Buhari and his administration traveled to Washington, D.C. at the end of July and met with U.S. President Barack Obama at the White House to discuss various topics, including Nigeria's economy, the fight against graft and the Boko Haram terrorist group. Obama allegedly gave Buhari the names of Nigerian oil thieves who had been stealing and illegally stockpiling the West African nation's oil, according to Nigerian newspaper the Punch, which cited sources within Buhari's administration.

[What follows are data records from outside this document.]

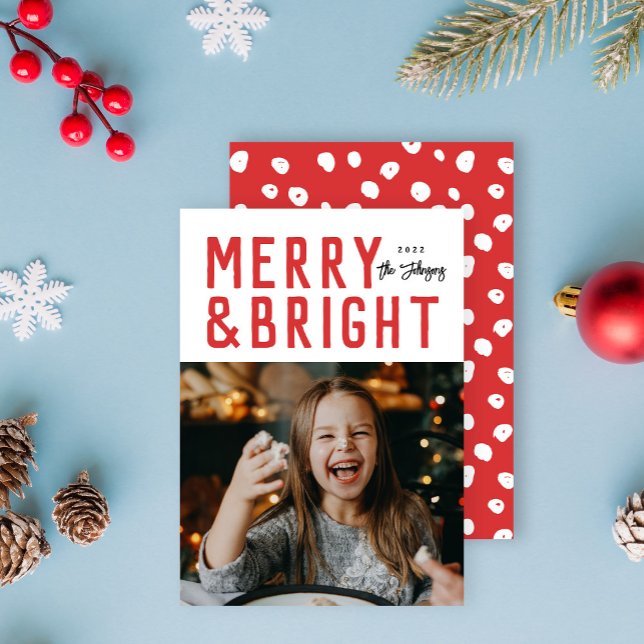 Red Merry & Bright Bold Typography-julfoto Julkort (Skapare uppladdad)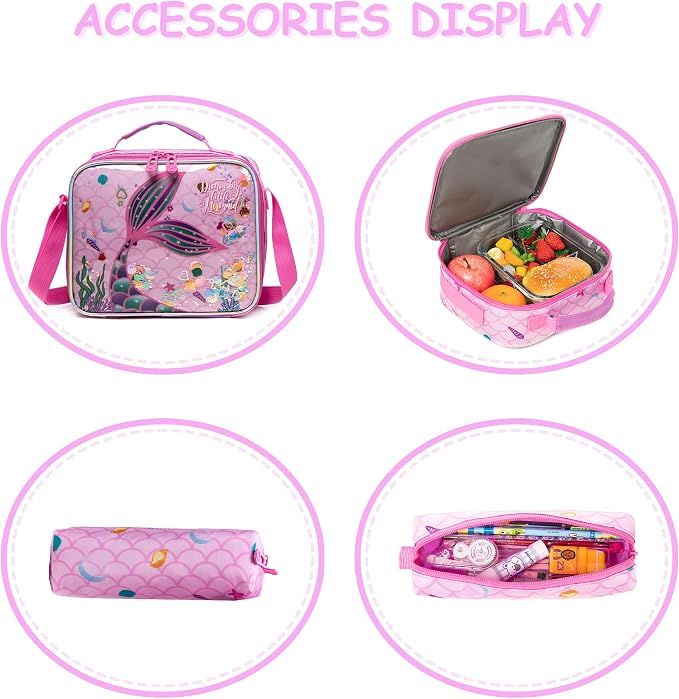 Mermaid Backpack for Girls Backpacks for School Girls 6-12 Travel Backpack for Kids with Lunch Bag Pencil Case Kids Backpacks for Elementary Primary Students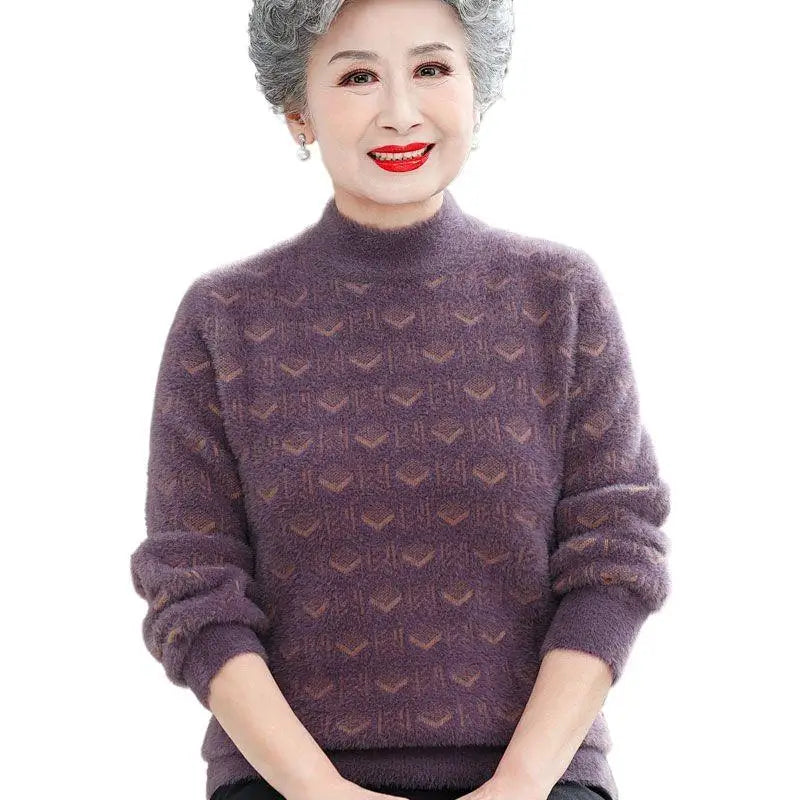 Middle Aged Mother Sweaters & Jumpers Tops Thick Warm Jersey For Women Autumn Winter Knitwear Cashmere Pullovers Woman Clothes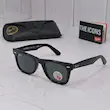 ⭐ ریبن ویفرر 2140 سایز 50 عدسی شیشه پلاریزه آنتی رفلکس RAYBAN WAYFARER رنگ مشکی (فول پک)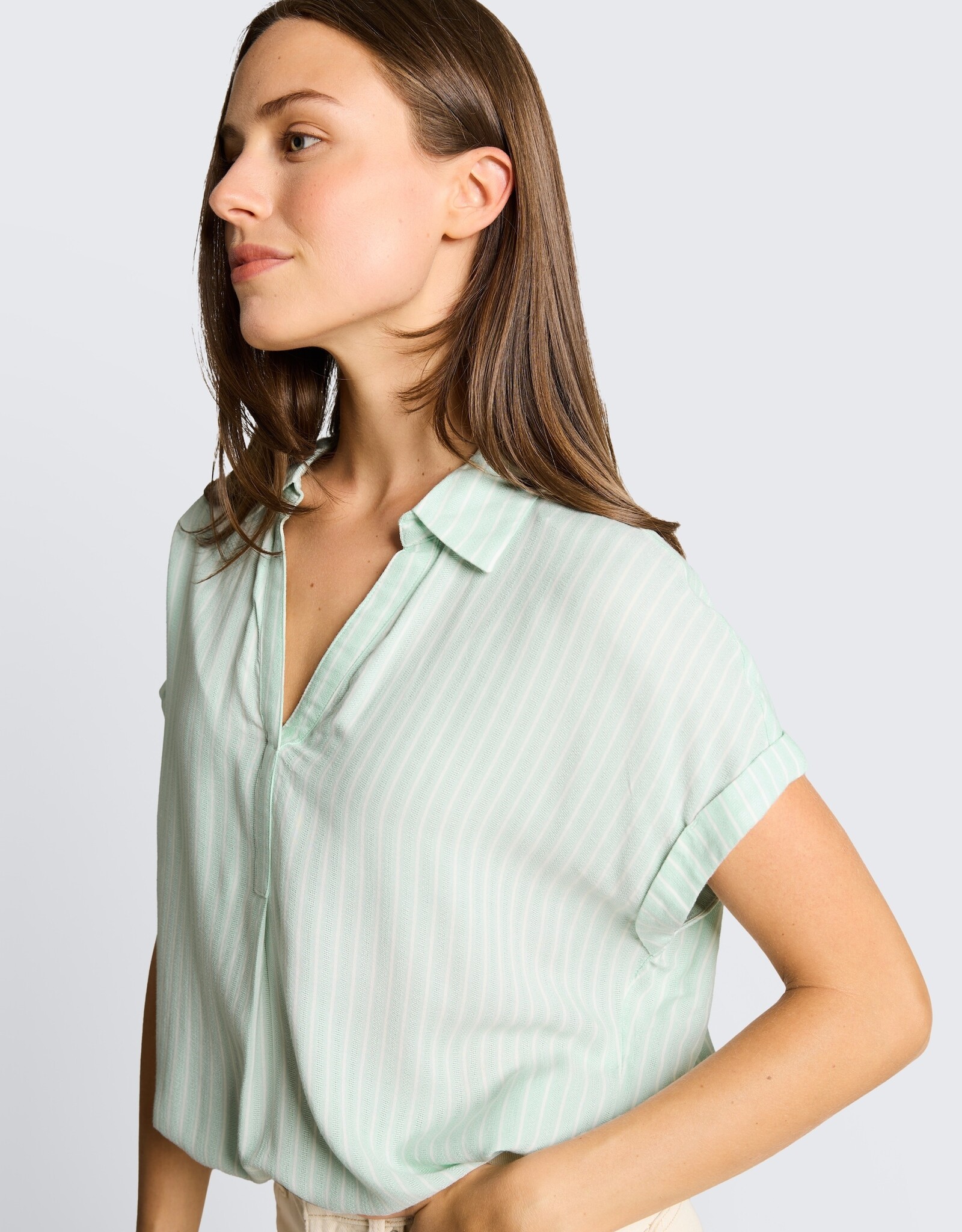 Tom Tailor Loose Fit Striped Henley Blouse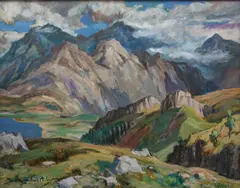 The Five Sisters of Kintail Signed Maclauchlan by John Maclauchlan Milne, Oil on canvas, sold Jun 2024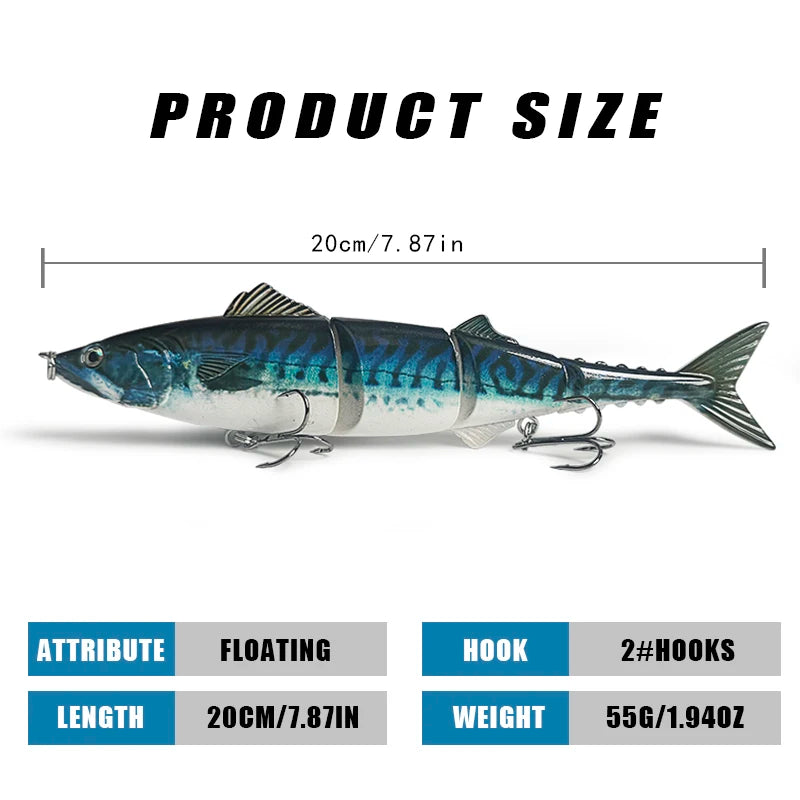 Bionic Multi-Section Swimbait – 20cm / 55g Far-Casting Jointed Lure for Sea &amp; Freshwater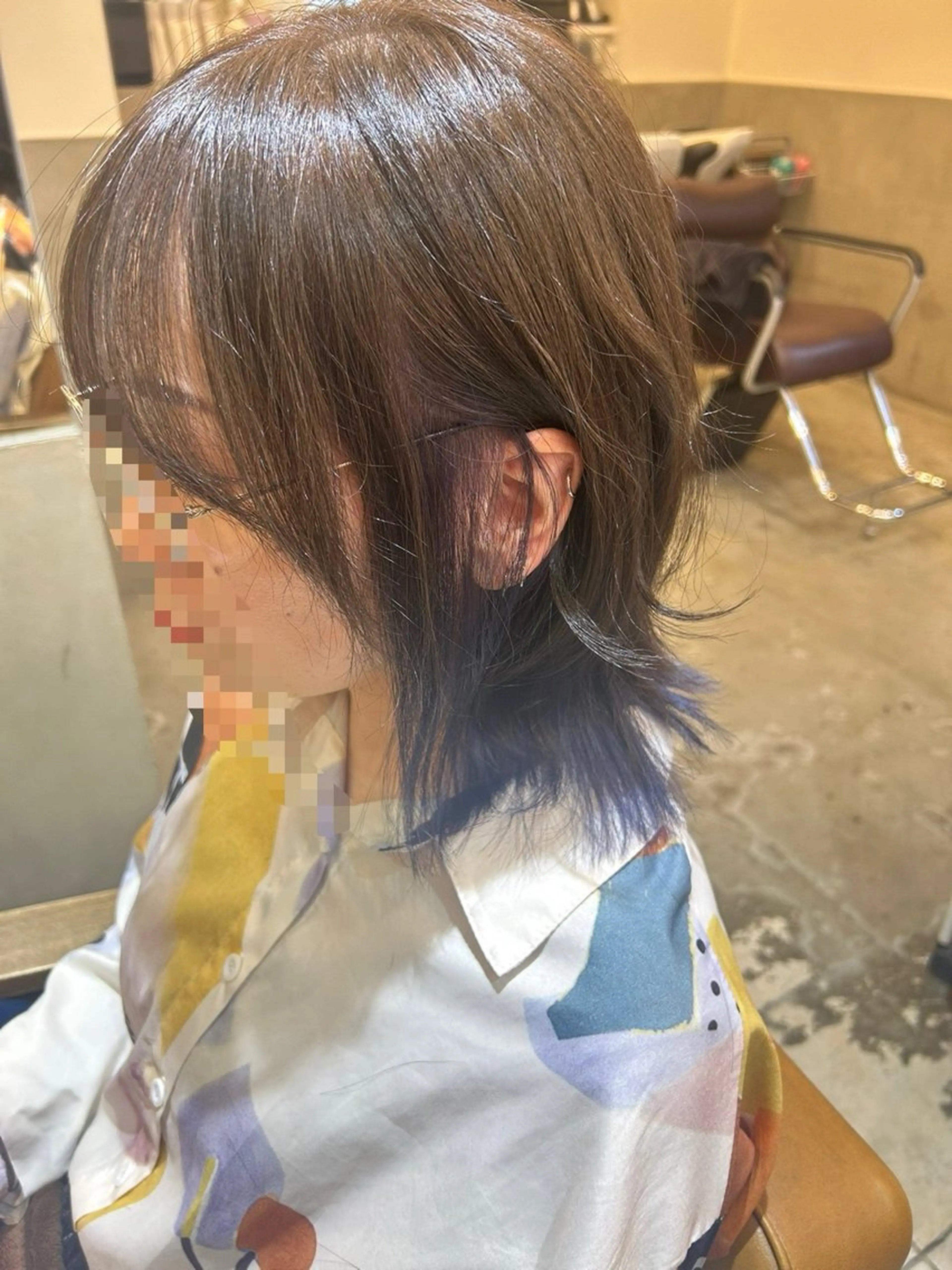 ミディアム カラー カット ヘアカラー トリートメント 若狭 彩花のヘアスタイル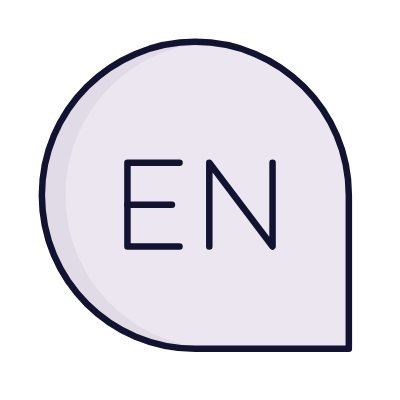 Chat English, Animated Icon, Lineal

Since taking office in May, Buhari has made efforts to revive the government’s campaign against Boko Haram and the Nigerian army has reclaimed territory from the extremist group. The Nigerian president has met with his counterparts in Chad, Niger and most recently Cameroon, three neighboring countries that have also suffered from attacks by the insurgents and are contributing to the regional fight. The Nigerian army said Tuesday its troops have recaptured Gamboru Ngala, a key town on the border with neighboring Cameroon, from Boko Haram, AFP reported.
A Nigerian commander, Maj. Gen. Iliya Abba, was chosen in July to lead an 8,700-strong multinational joint task force, which includes soldiers from Benin, Cameroon, Chad, Niger and Nigeria. The new regional force is expected to be deployed into battle soon, though no date was specified for tactical reasons.
In June, Buhari relocated Nigeria’s military command center to Maiduguri, the capital of northern Borno state, which has been a hotbed for Boko Haram violence. He also replaced Nigeria’s military top brass in August in a fresh attempt to take out Boko Haram within three months. But this is “near impossible” to achieve, Andrew Noakes, coordinator of the Nigerian Security Network of analysts, told AFP. But the president has made impressive progress.
"In a short space of time he has made great strides by focusing attention on tackling the underlying causes of the insurgency rather than just its symptoms, by bringing new officers into senior positions in the military, and by relocating the military command to northeast Nigeria," Noakes told AFP on Thursday. "Now we must wait to see whether these changes will pay dividends."